菅直首相が乾坤一擲の勝負を賭ける「TPP解散」の可能性
尖閣ビデオ流出
メドベージェフ北方領土訪問で失点続き

 11月13日から2日間、横浜で開催されるアジア太平洋経済協力会議(APEC)首脳会議を間近に控えた現在、今年後半の最大政治イシューとなった環太平洋パートナーシップ協定(TPP)交渉参加を巡る各セクター内の対立激化によって、ここに来てにわかに「TPP衆院年内解散・総選挙」説が急浮上している。

 民主、自民両党内では賛成派と反対派との対立が露となり、霞が関にあっては推進派の外務省・経済産業省と反対派の農水省との対立が先鋭化、さらに経済・労働界でも積極派の経団連など経済3団体と絶対反対の全国農業協同組合中央会(JA全中会)が対峙している。

 この抜き差しならぬ対立構図を象徴するのが政府・与党内の「ねじれ」現象である。

 4日午前と夕方の2回、民主党は国会内でTPPなどを議論するプロジェクトチーム(座長・山口壮衆院議員)が会合を開き、TPPに関する提言の調整を行った。

 だが、提言の表現を巡り紛糾、最終的に「参加の可否を含め、情報収拾等のため事前の協議を始める」という当初案から「等」と「事前の」の文言を削り、まとめた提言を玄葉光一郎国家戦略担当相に提出した。党内の慎重派への配慮を余儀なくされたのだ。

 これまでに、菅直人首相は臨時国会冒頭の所信表明演説でTPP交渉参加を表明、仙谷由人官房長官以下、前原誠司外相、玄葉国家戦略担当相・政調会長、岡田克也幹事長など主要閣僚や党執行部は交渉への早期参加を主張している。

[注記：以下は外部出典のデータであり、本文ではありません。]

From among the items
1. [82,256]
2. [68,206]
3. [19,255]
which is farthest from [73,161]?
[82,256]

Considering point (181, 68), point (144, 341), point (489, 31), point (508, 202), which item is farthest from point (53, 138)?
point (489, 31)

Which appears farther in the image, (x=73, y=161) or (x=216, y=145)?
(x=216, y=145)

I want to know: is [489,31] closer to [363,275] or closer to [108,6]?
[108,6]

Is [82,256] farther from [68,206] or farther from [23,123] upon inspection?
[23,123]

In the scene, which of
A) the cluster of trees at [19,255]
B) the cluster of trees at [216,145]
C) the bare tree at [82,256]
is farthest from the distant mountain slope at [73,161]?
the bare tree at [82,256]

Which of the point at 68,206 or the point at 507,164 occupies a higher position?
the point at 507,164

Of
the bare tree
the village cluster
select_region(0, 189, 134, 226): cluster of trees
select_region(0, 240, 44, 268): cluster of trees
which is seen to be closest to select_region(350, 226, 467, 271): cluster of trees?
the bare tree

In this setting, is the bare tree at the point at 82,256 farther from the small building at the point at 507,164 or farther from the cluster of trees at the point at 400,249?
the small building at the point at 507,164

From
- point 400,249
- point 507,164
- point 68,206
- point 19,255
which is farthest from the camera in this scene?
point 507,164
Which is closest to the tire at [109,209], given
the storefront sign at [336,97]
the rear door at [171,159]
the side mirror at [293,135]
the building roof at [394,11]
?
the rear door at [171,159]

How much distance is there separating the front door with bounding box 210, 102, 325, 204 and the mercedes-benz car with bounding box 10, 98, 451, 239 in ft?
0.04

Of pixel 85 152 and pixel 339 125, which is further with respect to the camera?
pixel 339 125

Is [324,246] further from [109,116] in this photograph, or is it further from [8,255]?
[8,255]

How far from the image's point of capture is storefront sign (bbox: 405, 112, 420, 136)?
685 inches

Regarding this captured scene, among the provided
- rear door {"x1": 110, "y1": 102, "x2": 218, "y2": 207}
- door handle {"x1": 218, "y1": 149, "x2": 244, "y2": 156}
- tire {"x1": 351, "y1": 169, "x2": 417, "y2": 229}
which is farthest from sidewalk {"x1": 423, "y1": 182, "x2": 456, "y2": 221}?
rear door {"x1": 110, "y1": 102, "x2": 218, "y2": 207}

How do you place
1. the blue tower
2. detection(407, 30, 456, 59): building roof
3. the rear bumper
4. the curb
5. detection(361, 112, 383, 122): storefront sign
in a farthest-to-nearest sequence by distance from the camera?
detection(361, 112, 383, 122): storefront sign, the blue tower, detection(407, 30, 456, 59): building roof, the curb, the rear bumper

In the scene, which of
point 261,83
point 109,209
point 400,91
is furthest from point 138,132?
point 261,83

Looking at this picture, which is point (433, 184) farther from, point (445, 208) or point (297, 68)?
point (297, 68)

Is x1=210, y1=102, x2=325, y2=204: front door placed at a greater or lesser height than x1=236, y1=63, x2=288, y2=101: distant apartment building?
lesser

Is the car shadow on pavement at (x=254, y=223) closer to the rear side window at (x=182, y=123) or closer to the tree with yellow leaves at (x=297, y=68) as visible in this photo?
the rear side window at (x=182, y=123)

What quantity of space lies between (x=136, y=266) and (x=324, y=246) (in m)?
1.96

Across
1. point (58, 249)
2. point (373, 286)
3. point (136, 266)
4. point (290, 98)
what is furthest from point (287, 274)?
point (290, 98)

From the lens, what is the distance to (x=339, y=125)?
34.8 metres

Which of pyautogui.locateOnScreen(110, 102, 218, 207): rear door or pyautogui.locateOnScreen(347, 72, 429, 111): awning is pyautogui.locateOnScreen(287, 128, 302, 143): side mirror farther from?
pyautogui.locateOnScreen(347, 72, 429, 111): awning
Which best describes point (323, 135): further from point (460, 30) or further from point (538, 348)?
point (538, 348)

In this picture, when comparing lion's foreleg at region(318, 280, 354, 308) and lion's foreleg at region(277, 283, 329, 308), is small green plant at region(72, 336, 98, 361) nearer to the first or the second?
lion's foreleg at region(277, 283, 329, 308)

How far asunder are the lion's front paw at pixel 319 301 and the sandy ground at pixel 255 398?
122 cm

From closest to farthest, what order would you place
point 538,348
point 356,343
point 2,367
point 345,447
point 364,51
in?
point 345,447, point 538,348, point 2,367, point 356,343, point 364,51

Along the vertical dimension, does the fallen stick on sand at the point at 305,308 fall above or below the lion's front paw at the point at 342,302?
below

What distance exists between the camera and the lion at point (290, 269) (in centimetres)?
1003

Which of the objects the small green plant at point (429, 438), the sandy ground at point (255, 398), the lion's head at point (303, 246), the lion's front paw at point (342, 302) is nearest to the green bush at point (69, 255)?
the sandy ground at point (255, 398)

 一方、党代表選で小沢一郎元代表を支持した勢力を中心とする慎重派は「TPPを慎重に考える会」(会長・山田正彦前農水相)を結成、菅批判を強める鳩山由紀夫前首相を顧問に迎えるなど来春の11年度予算成立のタイミングに合わせた“菅降ろし"政局の材料にする腹積もりである。両者の溝は深まるばかりだ。

 さらに、所管大臣である元自民党農水族の鹿野道彦農水相は2日の関係閣僚会議で参加検討を表明した菅首相に異論を唱え、党内鳩山グループの大畠章宏経産相もそれまでの積極姿勢を慎重論に転じた。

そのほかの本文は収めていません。